![]() |
Last update: 01/10/97 |
|
My test suite is still growing, and I carefully select each position so that they
demonstrate something about the programs solving or trying to solve them. They are mostly
very difficult, and most of them cannot be easily solved within 3 minutes, which is what
I would consider as a reasonable time for actual game-playing.
But notice that in some of my tests (i.e. Test 81) all of the
programs tested find the correct move, however I do NOT
consider any of them to have solved
the problem, because their evaluation of the position shows that they
don't see the draw,
and do not even know how to maintain the draw afterwards.
In my opinion, a meaningful test should include not only
time and solution, but also the minimum value the evaluation
should have to consider that the program has really found the solution.
For instance, test XX should be solved within 10 minutes, it should find Nb3,
and it should have Eval >= +5.00 points because that move
wins the queen. If the program does find Nb3 within 10 min., but evaluates the move
as +0.32, then the program has not seen that the queen is won,
and certainly has NOT solved the problem.
Perhaps if let alone for another 20 minutes it would then evaluate it as +5.12 in
which case it would have solved it, but not with Eval = +0.32.
Same goes, as another example, for certain drawn positions (see Test 81),
where white can draw enclosing the enemy king in a fortress. The promoted queen cannot
mate the white king alone, and so the position is drawn.

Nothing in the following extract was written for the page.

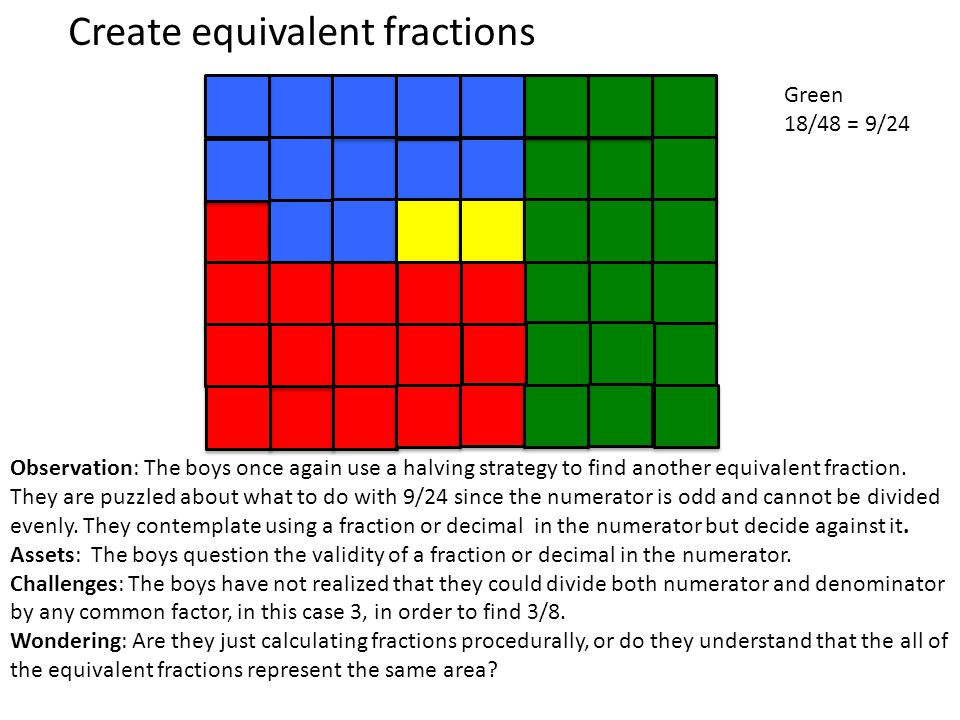 Create equivalent fractions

If the program evaluates this as Eval =-9.00 because of the queen, the program
is not seeing the draw and is not understanding
the position at all, so much in fact that many times it will ruin the position
even after making the correct first move. Thus, it cannot be considered to have solved
the problem, either.
|

|
Taking all of this into account, I hereby advocate that test suites should include for each and every test position, not just the desirable move or moves, the moves to avoid, and some time limit, but also the minimum value the desirable move must have to consider the program has really seen the consequences of the move, and is not chosing the right move for the wrong reasons.
|